To give you a better idea of what you can do with a bow mounted trolling motor - On a "calm" day I can pull trolling baits about 2.3 mph with the extra weight of another large battery mounted in the front, an extra 6 gal. tank, more tackle boxes, a larger cooler, etc. I troll on the big pond (not to far out though) with my 40 horse/with a troll plate and the bow mount running just enough to steer the boot, it works great!!! If you decide with a bow mount make sure you get the longest shaft, as I stated earlier, these boats ride high, especially the bow, and heading into the wind will lift the motor/propeller out of the water. Usually when that gets going I just throw out the drift sock.

Hope that helps you out. 

Don't hesitate to ask more as I have received much information from the people in this forum and it's nice to be able to give some back.
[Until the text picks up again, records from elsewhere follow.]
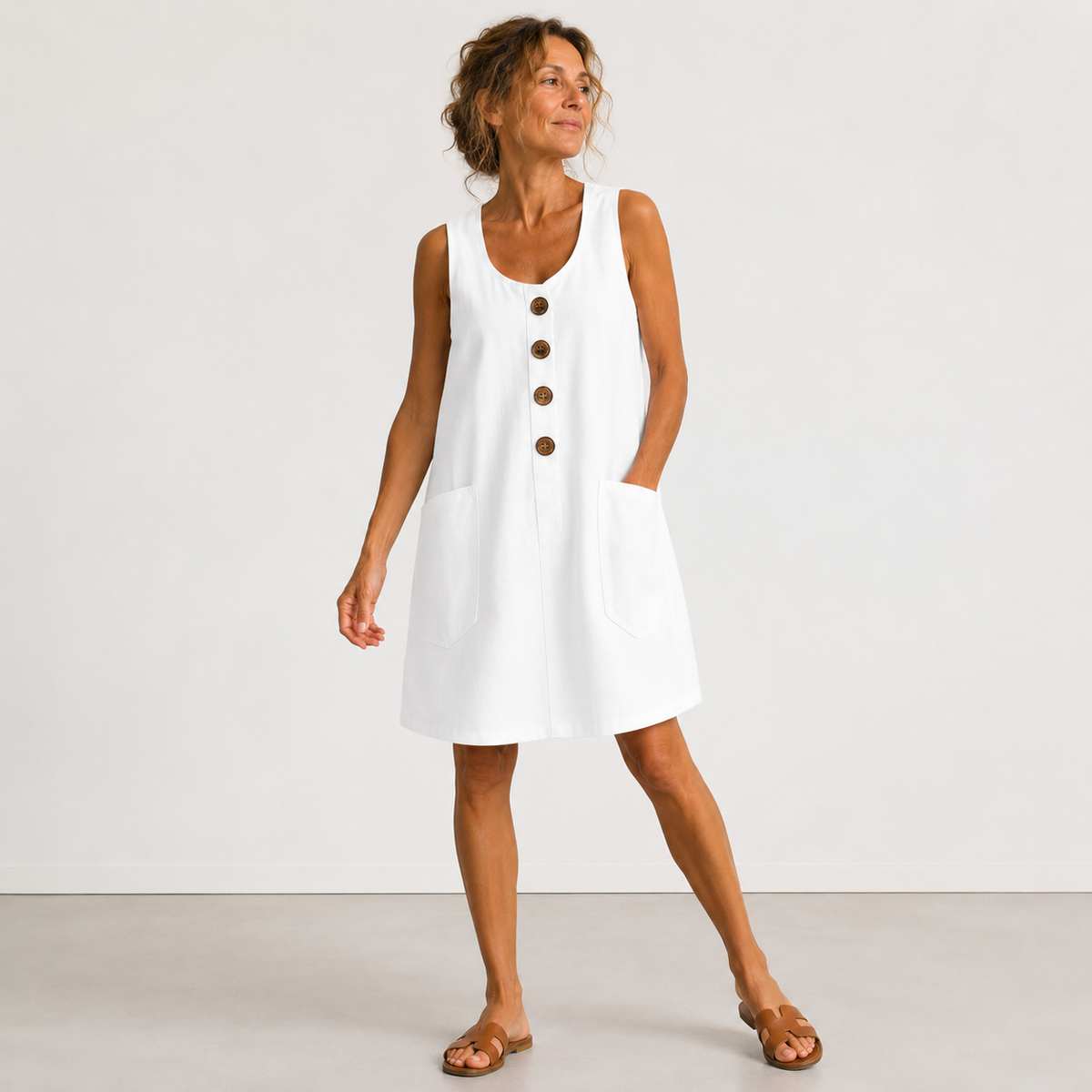 Maud - Cotton and Linen Dress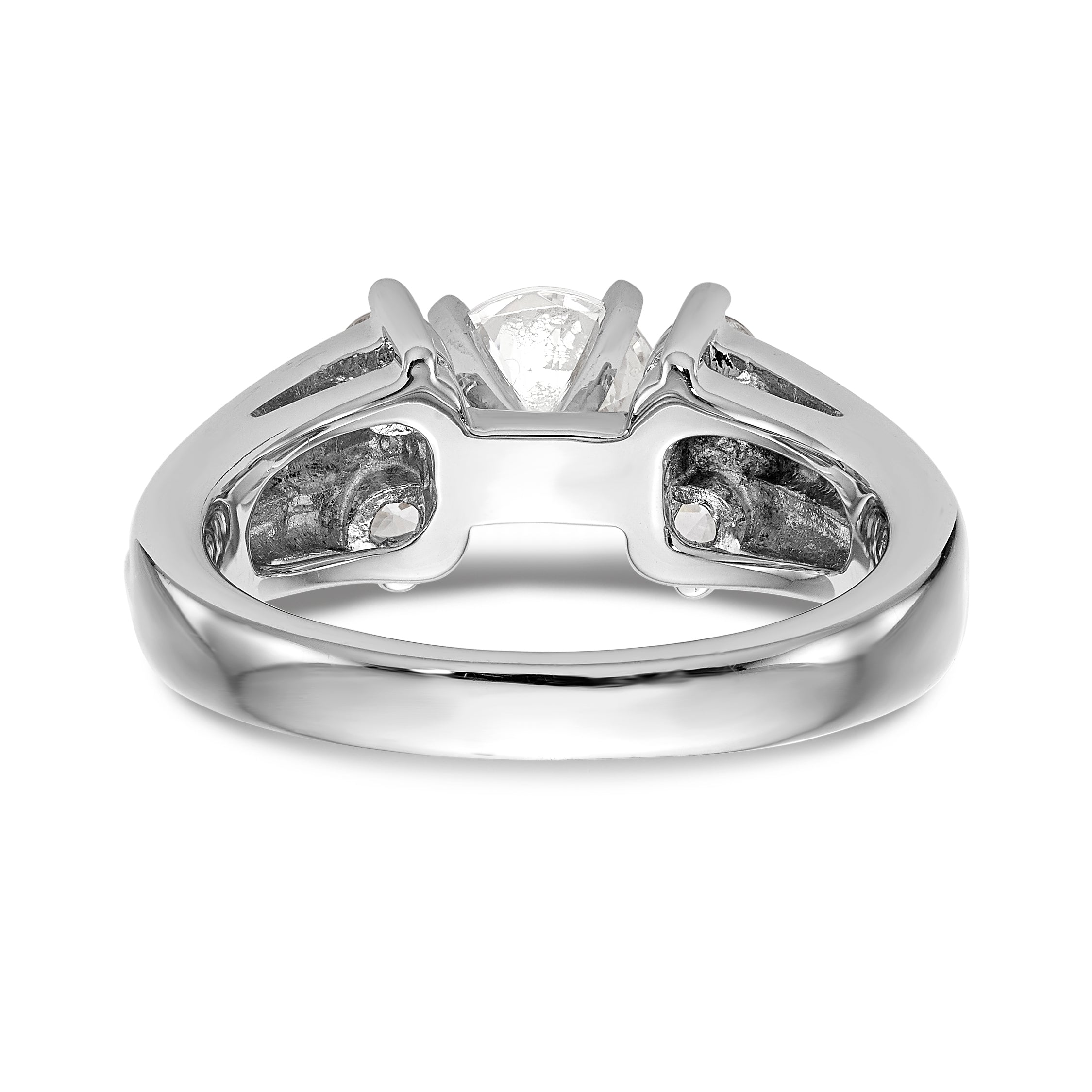 14K Weißgold Diamant-Verlobungsring mit Krappenfassung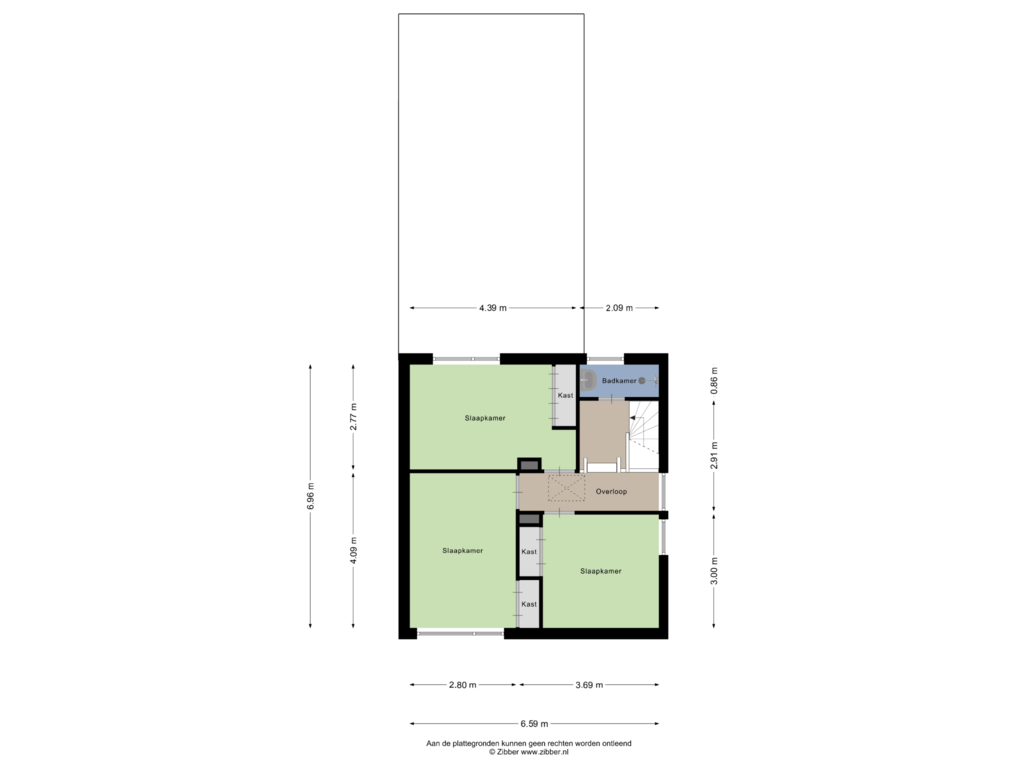 Bekijk plattegrond van 1e verdieping van Adriaan van Ostadestraat 18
Also, if you go to Minn Kota's web site they have a "choose your conditions" and they show you motor choices. http://www.minnkotamotors.com/products/motors/selectamotor/


----------



## barryl

richie722 said:


> Anybody have any deep cycle battery recommendations?
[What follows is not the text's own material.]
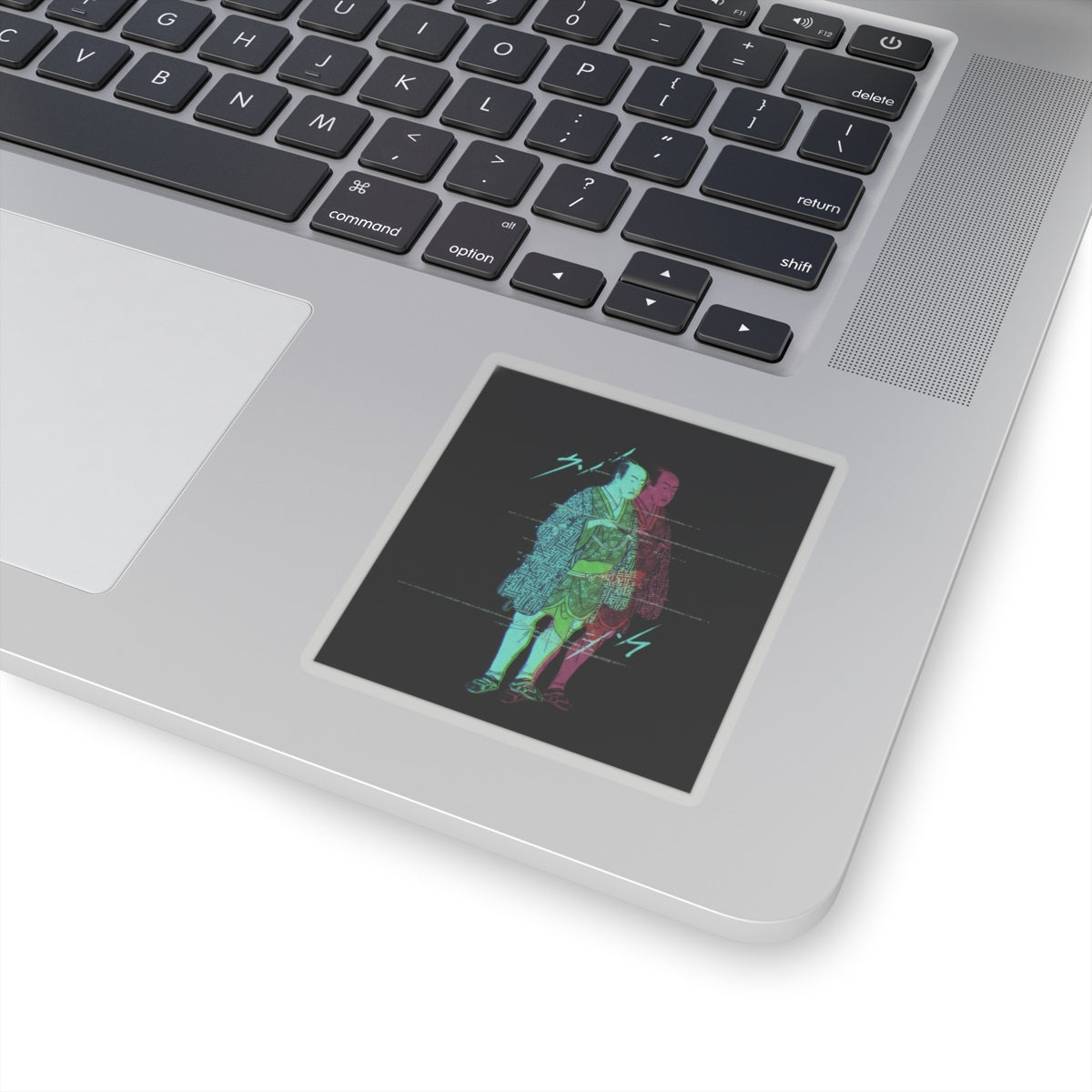 Glitch Culture — The Fourth Matsumoto Koshiro As A Man Dressed In A Short Kimono — Kiss-Cut Sticker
I have had many different kinds over the years and the Delco Voyager has lasted the longest on the water and over the winter. Kind of learn my lesson on that one and keep a trickle charge on all my batteries (2 deep cycles for the 5th wheel, Boat x 3 = one just for the Merc and electronics, one for the bow mount, and one spare in case I need to have to have an extended charge because I fished all day and night sometimes)


----------



## richie722

Thanks for the input. I will look into the Delco Voyager batteries. I am also looking into a Crown Deep Cycle Battery. I was looking at Trojan Deep Cycles because they are the compnay Minn Kota uses to make the Minn Kota branded battery. I called a local Trojan delaer near me to get a price and they said that I should consider the Crown Deep Cycle becaause it was about 40 dollars cheaper than the Trojan but just as much quality. Does anybody know where I can look up different battery specs for the Delco Voyager. It seems the AC Delco website doesnt give very specific information on batteries.


----------



## ESOX

I can fish for days at a time with two of the big Voyagers hooked in parallel to my 12V minn autopilot.


----------